→ **DOCUMENT EXTRACT**
The group consists of butyl rubber, fluorine-based rubber, acryl
rubber, ethylene-propylene rubber (EPDM), nitrile-butadiene rubber
(NBR), acrylonitrile-butadiene-styrene rubber, natural rubber,
isoprene rubber, styrene-butadiene rubber, butadiene rubber,
ethylene-propylene rubber, ethylene-propylene ter-polymer,
chloroprene rubber, chlorosulfonated polyethylene, chlorinated
polyethylene, urethane rubber, syndiotactic 1,2-polybutadiene,
epichlorohydrin-based rubber, silicone rubber, fluorine rubber,
polysulfide rubber, polynorbornane rubber, hydrogenated nitrile
rubber, and thermoplastic elastomer (for example,
polystyrene-based, polyolefin-based, polyvinyl chloride-based,
polyurethane-based, polyamide-based, polyurea-based,
polyester-based and fluorine resin-based elastomers). The elastic
material which constitutes the elastic layer is preferably NBR.
However, needless to say, the present invention is not limited
thereto.
[0026] A resistance-value adjusting conductive agent may be added
to the elastic layer. Although not particularly limited, examples
of the resistance-value adjusting conductive agent include: carbon
black, graphite, metal powder, such as aluminum and nickel, and
conductive metal oxides, such as tin oxide, titanium oxide,
antimony oxide, indium oxide, potassium titanate, antimony
oxide-tin oxide composite oxide (ATO) and indium oxide-tin oxide
composite oxide (ITO). The conductive metal oxide may be coated
with insulating fine particles, such as barium sulfate, magnesium
silicate and calcium carbonate. The present invention is not
limited to the above-mentioned conductive agents.
[0027] The content of the conductive agent in the elastic layer is
set in the range of, preferably from 0.1 to 30 parts by weight,
more preferably from 1 to 30 parts by weight relative to 100 parts
by weight of the elastic material.
[0028] As the surface-modifying treatment for forming the modified
layer 4, an isocyanate treatment can be used in the present
invention.

→ **PROVIDED DATA**
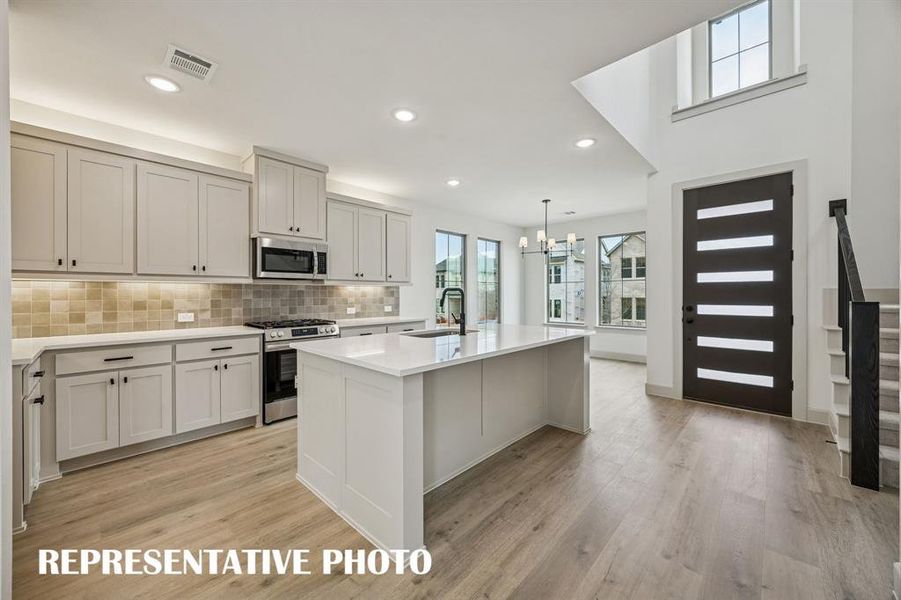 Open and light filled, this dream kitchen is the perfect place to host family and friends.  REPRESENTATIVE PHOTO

* * *

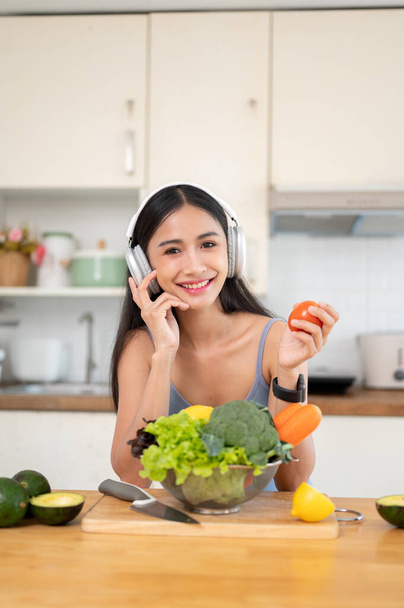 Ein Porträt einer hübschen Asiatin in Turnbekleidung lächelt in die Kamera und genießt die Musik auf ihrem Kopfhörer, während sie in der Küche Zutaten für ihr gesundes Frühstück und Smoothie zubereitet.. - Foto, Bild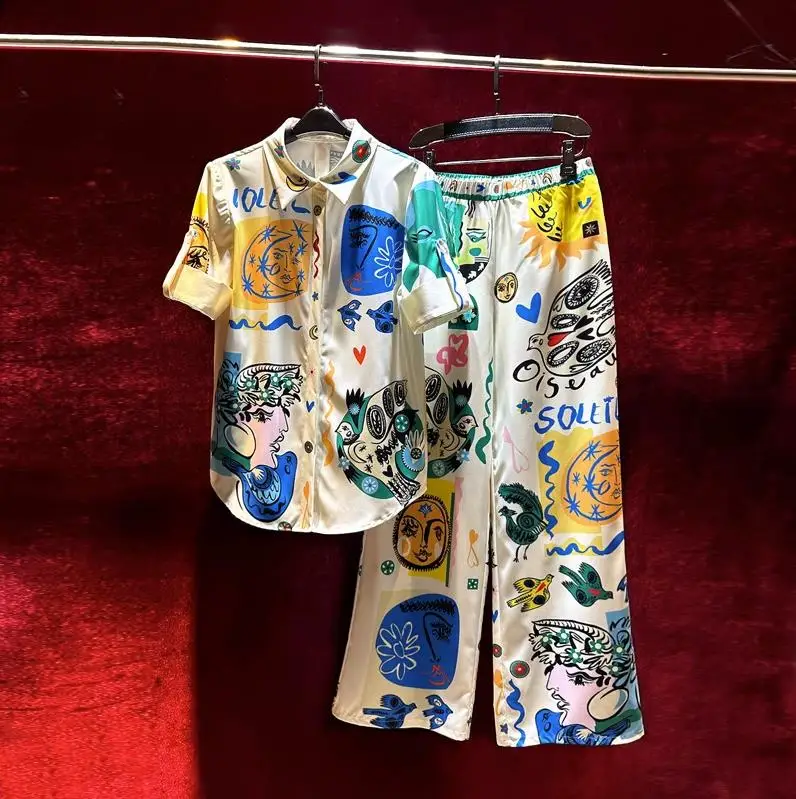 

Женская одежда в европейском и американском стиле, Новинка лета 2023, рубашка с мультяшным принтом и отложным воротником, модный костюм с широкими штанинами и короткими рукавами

→ **WHAT YOU NEED TO DO**
A. Decide whether each statement agrees with the elastic-layer excerpt, answering yes or no and quoting the deciding words of the excerpt: (i) NBR is the preferred elastic material for the elastic layer; (ii) calcium carbonate is one of the insulating fine particles that may coat the conductive metal oxide; (iii) the more preferred content of the conductive agent is from 0.1 to 30 parts by weight.
B. Using the elastic-layer excerpt, answer each question on its own line:
(i) Which rubber does the abbreviation EPDM stand for?
(ii) What does the abbreviation ATO stand for?
(iii) Which treatment can be used to form the modified layer 4?
C. Reproduce a passage from the elastic-layer excerpt. Begin at the words "[0026] A resistance-value" and stop after "above-mentioned conductive agents.".

→ **ANSWERS PER TASK**
A.
(i) Yes: "The elastic material which constitutes the elastic layer is preferably NBR."
(ii) Yes: "The conductive metal oxide may be coated with insulating fine particles, such as barium sulfate, magnesium silicate and calcium carbonate."
(iii) No: "more preferably from 1 to 30 parts by weight relative to 100 parts by weight of the elastic material"

B.
(i) Ethylene-propylene rubber
(ii) Antimony oxide-tin oxide composite oxide
(iii) An isocyanate treatment

C.
[0026] A resistance-value adjusting conductive agent may be added
to the elastic layer. Although not particularly limited, examples
of the resistance-value adjusting conductive agent include: carbon
black, graphite, metal powder, such as aluminum and nickel, and
conductive metal oxides, such as tin oxide, titanium oxide,
antimony oxide, indium oxide, potassium titanate, antimony
oxide-tin oxide composite oxide (ATO) and indium oxide-tin oxide
composite oxide (ITO). The conductive metal oxide may be coated
with insulating fine particles, such as barium sulfate, magnesium
silicate and calcium carbonate. The present invention is not
limited to the above-mentioned conductive agents.